Netherlands has Europe’s lowest NEET rate among young people
The Netherlands kept youth NEET at 4.8% in 2023, far below the EU's 11.2% average and the bloc's 9% target for 2030.

The Netherlands has turned youth disengagement into a European outlier: in 2023, just 4.8% of 15- to 29-year-olds were neither in education, employment nor training, the lowest rate in the European Union and well below the bloc’s 11.2% average. Statistics Netherlands counted 101,000 NEETs among 15- to 27-year-olds, about 4% of that age group, and said most were either briefly unemployed or unable to work because of illness or disability.
The Dutch model rests on a deliberate push to keep young people attached to school or work. School is compulsory from ages 5 to 16, and anyone from 16 to 18 without a start qualification must stay in education full time. In the Dutch system, that qualification means at least a havo, vwo or mbo-2 diploma, a rule that helps prevent teenagers from leaving education before they have a basic credential.

Vocational education is the other pillar. Secondary vocational education, known as MBO, offers more than 700 courses and comes in two routes: BOL, which is school-based, and BBL, a work-based pathway in which students are employed by a company and attend school one or two days a week. That structure helps explain why three-quarters of Dutch students had paid work in 2023 and why 582,000 young people aged 15 to 27 were working while not in education. The OECD said 71% of Dutch 18- to 24-year-olds were in formal education in 2023, the second-highest share among its members, while the Netherlands also had the lowest NEET rate in the OECD at 4.1%.

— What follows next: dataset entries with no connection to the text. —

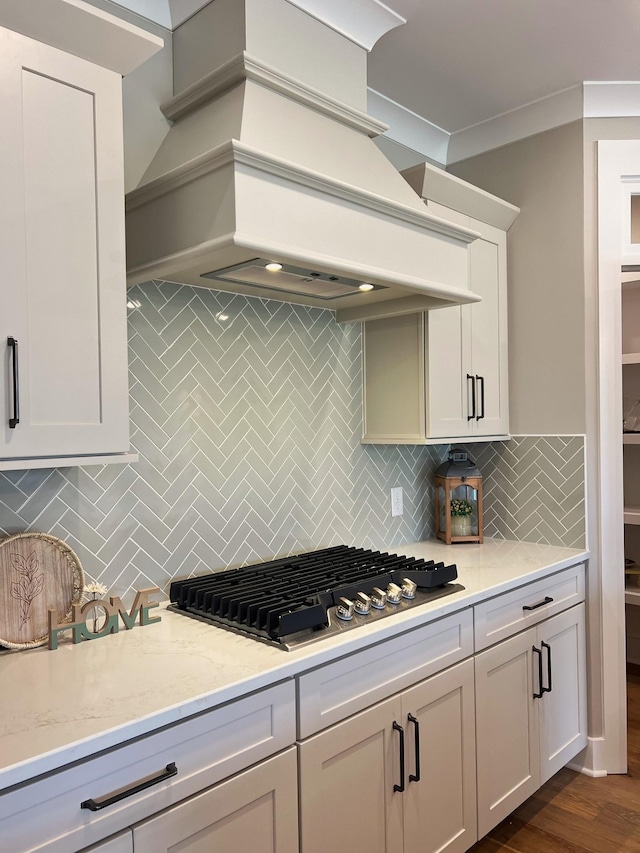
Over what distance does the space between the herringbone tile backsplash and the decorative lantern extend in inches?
5.1

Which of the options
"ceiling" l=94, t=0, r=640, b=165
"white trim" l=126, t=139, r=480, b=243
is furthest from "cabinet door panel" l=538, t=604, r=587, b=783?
"ceiling" l=94, t=0, r=640, b=165

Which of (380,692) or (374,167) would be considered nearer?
(380,692)

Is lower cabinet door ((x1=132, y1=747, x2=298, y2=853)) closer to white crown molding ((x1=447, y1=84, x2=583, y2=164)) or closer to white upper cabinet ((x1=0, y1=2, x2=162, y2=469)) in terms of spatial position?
white upper cabinet ((x1=0, y1=2, x2=162, y2=469))

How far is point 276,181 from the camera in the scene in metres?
1.68

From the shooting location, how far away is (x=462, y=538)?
2.95 meters

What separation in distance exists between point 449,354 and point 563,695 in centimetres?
145

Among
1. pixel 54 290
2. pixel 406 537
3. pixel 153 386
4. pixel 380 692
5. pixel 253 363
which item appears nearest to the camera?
pixel 54 290

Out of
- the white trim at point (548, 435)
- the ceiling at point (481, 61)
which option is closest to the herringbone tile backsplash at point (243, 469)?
the white trim at point (548, 435)

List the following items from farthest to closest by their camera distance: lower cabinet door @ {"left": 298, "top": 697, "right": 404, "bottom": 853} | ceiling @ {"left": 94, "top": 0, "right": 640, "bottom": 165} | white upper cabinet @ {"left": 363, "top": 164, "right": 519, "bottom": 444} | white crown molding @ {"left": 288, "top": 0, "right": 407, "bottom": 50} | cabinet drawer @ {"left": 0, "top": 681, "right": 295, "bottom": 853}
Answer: white upper cabinet @ {"left": 363, "top": 164, "right": 519, "bottom": 444}
ceiling @ {"left": 94, "top": 0, "right": 640, "bottom": 165}
white crown molding @ {"left": 288, "top": 0, "right": 407, "bottom": 50}
lower cabinet door @ {"left": 298, "top": 697, "right": 404, "bottom": 853}
cabinet drawer @ {"left": 0, "top": 681, "right": 295, "bottom": 853}

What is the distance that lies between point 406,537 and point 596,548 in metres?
0.81

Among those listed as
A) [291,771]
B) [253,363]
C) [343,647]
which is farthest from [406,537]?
[291,771]

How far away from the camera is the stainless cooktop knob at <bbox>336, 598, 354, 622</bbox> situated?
1805 millimetres

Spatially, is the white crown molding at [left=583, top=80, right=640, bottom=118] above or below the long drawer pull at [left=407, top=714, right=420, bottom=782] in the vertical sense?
above

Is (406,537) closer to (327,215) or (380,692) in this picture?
(380,692)
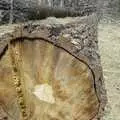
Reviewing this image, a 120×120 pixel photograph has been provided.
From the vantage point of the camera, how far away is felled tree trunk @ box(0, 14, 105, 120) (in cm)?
218

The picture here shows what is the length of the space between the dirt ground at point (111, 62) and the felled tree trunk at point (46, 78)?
0.91 metres

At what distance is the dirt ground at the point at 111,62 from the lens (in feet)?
10.5

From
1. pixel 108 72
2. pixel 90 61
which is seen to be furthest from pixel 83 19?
pixel 90 61

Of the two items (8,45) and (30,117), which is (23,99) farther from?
(8,45)

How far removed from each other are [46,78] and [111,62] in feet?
4.93

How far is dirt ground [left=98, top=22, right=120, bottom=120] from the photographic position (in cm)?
321

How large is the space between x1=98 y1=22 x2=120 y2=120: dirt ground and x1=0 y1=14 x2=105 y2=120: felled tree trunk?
0.91 m

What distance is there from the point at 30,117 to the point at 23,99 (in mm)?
109

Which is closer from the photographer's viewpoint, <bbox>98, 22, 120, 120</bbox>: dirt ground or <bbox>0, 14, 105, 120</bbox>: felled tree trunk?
<bbox>0, 14, 105, 120</bbox>: felled tree trunk

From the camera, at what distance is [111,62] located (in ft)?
11.9

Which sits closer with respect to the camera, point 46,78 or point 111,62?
point 46,78

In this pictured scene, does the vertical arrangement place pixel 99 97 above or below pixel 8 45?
below

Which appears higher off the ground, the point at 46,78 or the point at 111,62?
the point at 46,78

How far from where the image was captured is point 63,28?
254 centimetres
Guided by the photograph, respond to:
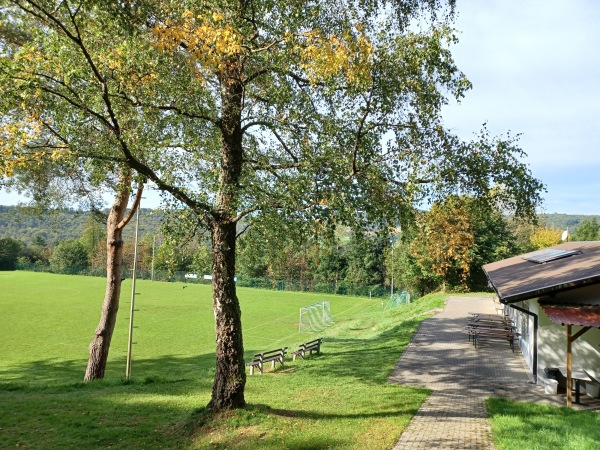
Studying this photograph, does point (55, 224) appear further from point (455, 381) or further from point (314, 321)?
point (314, 321)

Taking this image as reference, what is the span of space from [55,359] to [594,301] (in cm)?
2436

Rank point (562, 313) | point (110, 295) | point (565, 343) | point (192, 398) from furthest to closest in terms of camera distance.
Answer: point (110, 295)
point (565, 343)
point (192, 398)
point (562, 313)

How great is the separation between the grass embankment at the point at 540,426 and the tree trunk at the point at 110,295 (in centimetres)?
1200

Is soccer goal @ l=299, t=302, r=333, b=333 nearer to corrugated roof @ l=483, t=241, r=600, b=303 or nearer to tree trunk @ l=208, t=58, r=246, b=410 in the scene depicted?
corrugated roof @ l=483, t=241, r=600, b=303

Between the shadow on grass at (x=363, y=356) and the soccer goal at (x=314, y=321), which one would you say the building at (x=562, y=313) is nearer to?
the shadow on grass at (x=363, y=356)

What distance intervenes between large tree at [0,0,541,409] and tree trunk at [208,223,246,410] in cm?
3

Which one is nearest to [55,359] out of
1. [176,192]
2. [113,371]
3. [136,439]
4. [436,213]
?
[113,371]

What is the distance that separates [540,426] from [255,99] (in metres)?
8.31

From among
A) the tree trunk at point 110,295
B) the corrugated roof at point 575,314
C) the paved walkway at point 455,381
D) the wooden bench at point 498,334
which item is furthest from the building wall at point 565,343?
the tree trunk at point 110,295

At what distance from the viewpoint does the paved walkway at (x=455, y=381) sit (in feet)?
26.4

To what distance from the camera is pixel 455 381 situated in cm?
1238

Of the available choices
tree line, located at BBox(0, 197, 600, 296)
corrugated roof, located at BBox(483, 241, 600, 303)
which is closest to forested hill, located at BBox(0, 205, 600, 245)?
tree line, located at BBox(0, 197, 600, 296)

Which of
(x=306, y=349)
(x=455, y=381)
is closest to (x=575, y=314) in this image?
(x=455, y=381)

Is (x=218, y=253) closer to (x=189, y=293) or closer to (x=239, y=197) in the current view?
(x=239, y=197)
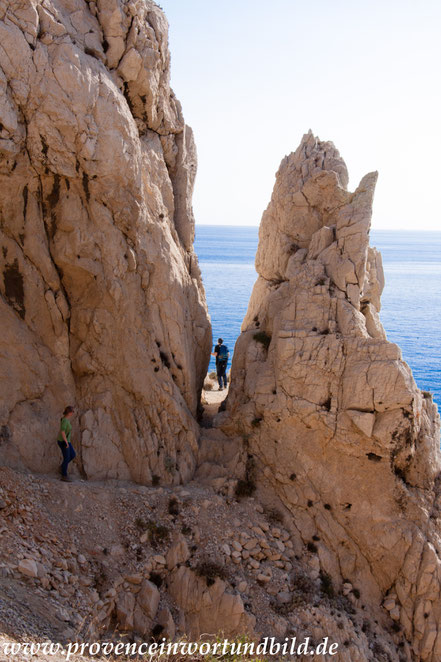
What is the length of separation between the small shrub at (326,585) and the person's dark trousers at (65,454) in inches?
272

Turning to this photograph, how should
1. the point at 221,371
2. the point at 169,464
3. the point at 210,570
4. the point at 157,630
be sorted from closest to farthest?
the point at 157,630 < the point at 210,570 < the point at 169,464 < the point at 221,371

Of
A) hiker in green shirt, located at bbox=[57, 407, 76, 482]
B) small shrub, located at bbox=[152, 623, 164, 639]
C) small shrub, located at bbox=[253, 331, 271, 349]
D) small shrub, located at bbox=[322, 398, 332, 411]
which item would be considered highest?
small shrub, located at bbox=[253, 331, 271, 349]

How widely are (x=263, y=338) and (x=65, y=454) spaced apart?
6873 millimetres

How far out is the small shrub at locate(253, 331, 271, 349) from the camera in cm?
1673

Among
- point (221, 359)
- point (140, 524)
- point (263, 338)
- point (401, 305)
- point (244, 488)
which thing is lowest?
point (140, 524)

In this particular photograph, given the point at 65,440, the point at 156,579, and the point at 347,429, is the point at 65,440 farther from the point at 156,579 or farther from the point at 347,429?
the point at 347,429

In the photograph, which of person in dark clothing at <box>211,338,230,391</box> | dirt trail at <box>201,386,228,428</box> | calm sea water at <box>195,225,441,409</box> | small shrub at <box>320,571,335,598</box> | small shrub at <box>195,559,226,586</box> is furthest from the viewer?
calm sea water at <box>195,225,441,409</box>

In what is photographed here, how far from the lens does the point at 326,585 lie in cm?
1367

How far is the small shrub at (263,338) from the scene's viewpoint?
54.9 feet

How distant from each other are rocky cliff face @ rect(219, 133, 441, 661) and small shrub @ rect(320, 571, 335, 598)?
25 centimetres

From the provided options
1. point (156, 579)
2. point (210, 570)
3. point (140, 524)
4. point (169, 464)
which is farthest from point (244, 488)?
point (156, 579)

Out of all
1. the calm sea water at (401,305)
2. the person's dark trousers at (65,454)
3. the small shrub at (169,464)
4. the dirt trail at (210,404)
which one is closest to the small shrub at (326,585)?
the small shrub at (169,464)

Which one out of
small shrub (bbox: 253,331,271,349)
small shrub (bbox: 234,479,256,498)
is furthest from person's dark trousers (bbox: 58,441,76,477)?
small shrub (bbox: 253,331,271,349)

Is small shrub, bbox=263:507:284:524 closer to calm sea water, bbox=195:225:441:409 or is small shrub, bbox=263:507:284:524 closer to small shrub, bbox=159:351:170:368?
small shrub, bbox=159:351:170:368
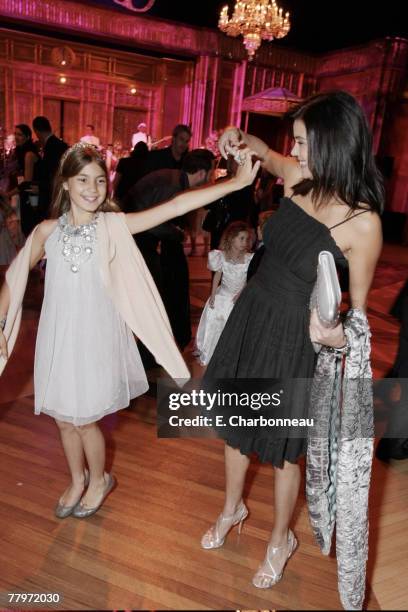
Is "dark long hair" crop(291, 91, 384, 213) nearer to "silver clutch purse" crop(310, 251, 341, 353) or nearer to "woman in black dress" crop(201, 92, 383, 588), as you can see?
"woman in black dress" crop(201, 92, 383, 588)

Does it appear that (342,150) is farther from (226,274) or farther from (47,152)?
(47,152)

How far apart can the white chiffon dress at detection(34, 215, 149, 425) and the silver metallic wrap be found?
2.56ft

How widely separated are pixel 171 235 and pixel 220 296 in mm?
697

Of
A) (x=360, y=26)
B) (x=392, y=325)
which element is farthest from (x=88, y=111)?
(x=392, y=325)

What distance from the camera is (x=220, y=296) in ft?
12.1

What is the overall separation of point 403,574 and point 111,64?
39.7 ft

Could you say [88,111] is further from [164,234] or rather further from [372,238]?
[372,238]

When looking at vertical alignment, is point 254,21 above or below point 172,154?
above

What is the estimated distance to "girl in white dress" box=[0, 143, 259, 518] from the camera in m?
1.82

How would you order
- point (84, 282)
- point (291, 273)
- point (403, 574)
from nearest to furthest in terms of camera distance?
1. point (291, 273)
2. point (84, 282)
3. point (403, 574)

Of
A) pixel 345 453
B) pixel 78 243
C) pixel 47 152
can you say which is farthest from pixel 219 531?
pixel 47 152

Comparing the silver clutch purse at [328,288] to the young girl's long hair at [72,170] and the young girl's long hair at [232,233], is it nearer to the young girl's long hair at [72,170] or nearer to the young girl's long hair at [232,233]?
the young girl's long hair at [72,170]

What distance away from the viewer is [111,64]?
11734mm

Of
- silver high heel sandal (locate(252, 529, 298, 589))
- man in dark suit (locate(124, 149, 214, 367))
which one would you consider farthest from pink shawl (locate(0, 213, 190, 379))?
man in dark suit (locate(124, 149, 214, 367))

The country’s resilience has been tested before. A 2025 RAND and Youth Futures Foundation case study said youth unemployment rose sharply after the 2008 financial crisis and again during the COVID pandemic, but Dutch NEET rates stayed under 5% from 2015 onward. Eurostat put the Netherlands at 4.8% in 2023, already below the European Union’s 9% target for 2030.
For other countries, the Dutch lesson is practical rather than mysterious: strong vocational tracks, close employer partnerships and a rule that keeps young people in education until they reach a start qualification can all reduce NEET risk. The harder part is transfer. Those measures depend on employers willing to train, schools that can offer credible work-based routes and welfare systems that can bring young people back quickly after brief unemployment or health setbacks. Even in the Netherlands, youth work cooled slightly, with 77.7% of 15- to 27-year-olds in paid work in 2024, down from 77.9% in 2023.